Our neighbour has a new car.
When we mentioned it, he said he’d been about to buy a second hand one, but new turned out to be much cheaper.
It’s a Ford, and apparently they’re offering ridiculously good lease deals at the moment.
It set me thinking. New cars are more fuel-efficient and greener. So what are the cheapest cars in Britain right now?
Oddly enough, The Telegraph has just published a post about cheap cars for 2013. Here’s their top eight:
- Suzuki Alto – £5,995 via a special VAT-free offer
- Renault Twizy electric car – £6,690 for the funkiest little vehicle I’ve seen for ages!
- Hyundai i10 – £6,995 under the manufacturer’s current special offer
- Citroën C1 – £6,995
- Perodua Myvi – £6,999
- Nissan Pixo – £7,250
- Kia Picanto – £7,545
- Skoda Citigo – £7,630
The Guardian reviews the Dacia Sandero, test driving Britain’s cheapest car
At the same time, The Guardian has reviewed what they’re calling the UK’s cheapest car, the Dacia Sandero, coming in at just £5,995, the same as The Telegraph’s number one the Suzuki Alto. Here’s a link to the review.
Finance or car lease?
Fixed cost travel is one of the biggest plus points for leasing your next car. You get a brand new car every few years, too, and the whole leasing thing is nice and simple. It makes posh, smart cars more affordable, great of you fancy something really cool you’d never otherwise be able to afford.
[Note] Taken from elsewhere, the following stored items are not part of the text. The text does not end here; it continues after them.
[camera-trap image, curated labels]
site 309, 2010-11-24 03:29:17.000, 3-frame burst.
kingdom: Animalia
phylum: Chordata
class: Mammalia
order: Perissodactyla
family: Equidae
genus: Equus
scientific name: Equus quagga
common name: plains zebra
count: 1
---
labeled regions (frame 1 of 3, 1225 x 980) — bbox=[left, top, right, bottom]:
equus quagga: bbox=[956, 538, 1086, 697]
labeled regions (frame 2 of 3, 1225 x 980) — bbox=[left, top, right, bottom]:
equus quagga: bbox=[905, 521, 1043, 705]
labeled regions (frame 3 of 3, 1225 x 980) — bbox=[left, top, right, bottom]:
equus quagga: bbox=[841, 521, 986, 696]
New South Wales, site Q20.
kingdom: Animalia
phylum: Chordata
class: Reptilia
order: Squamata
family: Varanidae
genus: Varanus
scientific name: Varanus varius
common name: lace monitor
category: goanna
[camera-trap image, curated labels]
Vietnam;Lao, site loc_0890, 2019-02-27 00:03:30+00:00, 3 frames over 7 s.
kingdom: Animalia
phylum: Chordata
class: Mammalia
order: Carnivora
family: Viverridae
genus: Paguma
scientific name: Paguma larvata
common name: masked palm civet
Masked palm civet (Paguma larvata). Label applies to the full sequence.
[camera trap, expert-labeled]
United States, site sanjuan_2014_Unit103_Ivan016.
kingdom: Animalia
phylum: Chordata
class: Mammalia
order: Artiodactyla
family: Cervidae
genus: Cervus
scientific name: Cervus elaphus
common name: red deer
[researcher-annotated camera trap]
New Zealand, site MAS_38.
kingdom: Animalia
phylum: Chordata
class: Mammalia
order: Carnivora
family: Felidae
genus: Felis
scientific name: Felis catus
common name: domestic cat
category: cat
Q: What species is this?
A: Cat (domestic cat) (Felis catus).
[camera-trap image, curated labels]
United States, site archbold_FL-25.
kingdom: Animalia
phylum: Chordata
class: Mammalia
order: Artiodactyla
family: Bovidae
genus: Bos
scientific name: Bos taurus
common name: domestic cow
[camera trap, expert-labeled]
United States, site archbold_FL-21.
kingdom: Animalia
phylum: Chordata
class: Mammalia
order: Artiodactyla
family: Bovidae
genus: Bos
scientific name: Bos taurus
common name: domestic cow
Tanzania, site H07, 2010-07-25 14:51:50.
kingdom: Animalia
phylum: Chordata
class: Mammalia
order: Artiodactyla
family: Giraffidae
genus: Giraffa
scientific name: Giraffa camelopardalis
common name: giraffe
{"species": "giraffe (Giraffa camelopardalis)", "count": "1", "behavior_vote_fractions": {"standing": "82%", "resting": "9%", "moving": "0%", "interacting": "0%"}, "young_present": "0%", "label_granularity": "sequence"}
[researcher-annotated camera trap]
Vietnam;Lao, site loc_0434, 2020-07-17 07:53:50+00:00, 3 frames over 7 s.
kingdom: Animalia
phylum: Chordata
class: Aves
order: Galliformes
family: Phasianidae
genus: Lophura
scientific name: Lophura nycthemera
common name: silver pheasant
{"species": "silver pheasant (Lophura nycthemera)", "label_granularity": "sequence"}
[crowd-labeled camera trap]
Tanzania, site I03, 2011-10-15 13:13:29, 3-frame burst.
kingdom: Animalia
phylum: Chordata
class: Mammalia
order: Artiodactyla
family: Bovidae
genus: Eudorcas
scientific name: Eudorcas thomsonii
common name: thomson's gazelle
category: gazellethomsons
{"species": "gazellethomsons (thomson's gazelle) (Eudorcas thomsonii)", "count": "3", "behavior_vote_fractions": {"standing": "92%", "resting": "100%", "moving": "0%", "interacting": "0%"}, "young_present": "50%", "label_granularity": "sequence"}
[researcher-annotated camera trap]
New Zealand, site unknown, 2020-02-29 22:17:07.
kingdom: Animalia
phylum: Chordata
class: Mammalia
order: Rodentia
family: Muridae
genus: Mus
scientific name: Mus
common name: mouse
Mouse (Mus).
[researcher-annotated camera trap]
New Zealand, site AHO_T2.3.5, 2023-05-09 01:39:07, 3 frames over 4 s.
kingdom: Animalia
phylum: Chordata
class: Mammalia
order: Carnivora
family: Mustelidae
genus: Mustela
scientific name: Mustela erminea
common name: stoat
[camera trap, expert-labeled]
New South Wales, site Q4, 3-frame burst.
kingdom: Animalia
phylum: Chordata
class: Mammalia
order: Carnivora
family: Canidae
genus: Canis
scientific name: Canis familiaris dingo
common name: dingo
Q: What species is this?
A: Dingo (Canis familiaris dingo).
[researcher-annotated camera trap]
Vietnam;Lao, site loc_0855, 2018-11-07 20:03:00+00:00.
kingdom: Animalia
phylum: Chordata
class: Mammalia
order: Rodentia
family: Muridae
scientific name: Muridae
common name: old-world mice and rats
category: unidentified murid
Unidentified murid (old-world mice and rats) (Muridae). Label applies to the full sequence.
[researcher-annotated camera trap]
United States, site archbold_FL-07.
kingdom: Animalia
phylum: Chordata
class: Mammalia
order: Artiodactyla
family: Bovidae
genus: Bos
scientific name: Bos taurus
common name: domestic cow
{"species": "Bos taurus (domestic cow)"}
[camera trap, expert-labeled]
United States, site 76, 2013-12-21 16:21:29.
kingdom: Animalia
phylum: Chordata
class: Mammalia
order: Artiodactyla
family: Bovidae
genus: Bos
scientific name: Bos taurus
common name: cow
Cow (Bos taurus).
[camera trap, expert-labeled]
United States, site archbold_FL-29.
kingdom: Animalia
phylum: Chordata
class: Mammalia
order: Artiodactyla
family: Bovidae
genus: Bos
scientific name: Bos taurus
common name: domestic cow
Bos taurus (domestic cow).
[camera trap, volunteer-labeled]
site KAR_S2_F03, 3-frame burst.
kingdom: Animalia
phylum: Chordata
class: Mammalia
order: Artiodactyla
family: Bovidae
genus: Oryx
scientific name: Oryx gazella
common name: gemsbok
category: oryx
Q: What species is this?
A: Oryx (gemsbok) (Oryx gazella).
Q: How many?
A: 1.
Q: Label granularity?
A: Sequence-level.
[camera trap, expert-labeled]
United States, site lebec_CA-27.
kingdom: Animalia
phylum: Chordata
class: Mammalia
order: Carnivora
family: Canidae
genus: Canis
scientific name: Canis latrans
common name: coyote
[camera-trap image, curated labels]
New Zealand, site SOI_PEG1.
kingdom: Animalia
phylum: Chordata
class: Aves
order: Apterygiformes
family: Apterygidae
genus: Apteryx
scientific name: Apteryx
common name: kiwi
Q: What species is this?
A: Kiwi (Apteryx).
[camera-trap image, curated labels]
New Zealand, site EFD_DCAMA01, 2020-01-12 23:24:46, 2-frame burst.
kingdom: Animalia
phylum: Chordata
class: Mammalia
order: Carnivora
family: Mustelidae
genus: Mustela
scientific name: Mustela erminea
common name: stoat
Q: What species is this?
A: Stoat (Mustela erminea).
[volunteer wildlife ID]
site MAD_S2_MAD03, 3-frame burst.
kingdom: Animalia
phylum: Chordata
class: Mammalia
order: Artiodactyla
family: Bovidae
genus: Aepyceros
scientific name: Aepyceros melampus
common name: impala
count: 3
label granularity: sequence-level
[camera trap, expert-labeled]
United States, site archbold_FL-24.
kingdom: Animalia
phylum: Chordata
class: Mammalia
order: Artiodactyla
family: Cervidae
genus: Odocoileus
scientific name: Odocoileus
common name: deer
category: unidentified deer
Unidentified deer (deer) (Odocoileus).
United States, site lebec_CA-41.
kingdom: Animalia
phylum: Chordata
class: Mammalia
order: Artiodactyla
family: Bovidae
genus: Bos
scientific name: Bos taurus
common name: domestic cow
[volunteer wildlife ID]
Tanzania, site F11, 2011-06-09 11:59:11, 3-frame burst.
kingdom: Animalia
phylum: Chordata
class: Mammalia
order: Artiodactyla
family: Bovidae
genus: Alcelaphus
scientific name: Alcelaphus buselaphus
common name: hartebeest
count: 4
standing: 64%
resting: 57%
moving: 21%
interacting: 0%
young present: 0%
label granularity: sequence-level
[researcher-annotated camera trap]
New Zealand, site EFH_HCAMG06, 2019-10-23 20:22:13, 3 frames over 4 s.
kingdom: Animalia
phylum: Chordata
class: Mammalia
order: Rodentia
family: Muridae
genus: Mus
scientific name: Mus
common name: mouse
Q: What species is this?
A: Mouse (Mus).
Because you repay part of the car’s value during the term of your lease, the deposit and monthly payments are lower. You don’t have to bother selling it, saving all sorts of stress and hassle. And when you opt for a maintenance payment as part of the deal, you avoid nasty bills so it really is as close to fixed cost driving as it gets, perfect if you’re on a strict budget.
Because lease payments only cover cover depreciation, it’s a good idea to lease a vehicle that holds it value well. Then the difference between their new value and the value at three years old will be smaller and you repay less.
On the downside, you pay to use the car but you don’t own it. And you need to return it in good condition, with the specified mileage. If you have the cash to own a car, it is usually cheaper to buy the car outright. If your mileage is high or difficult to predict, excess mileage charges can be expensive if you lease.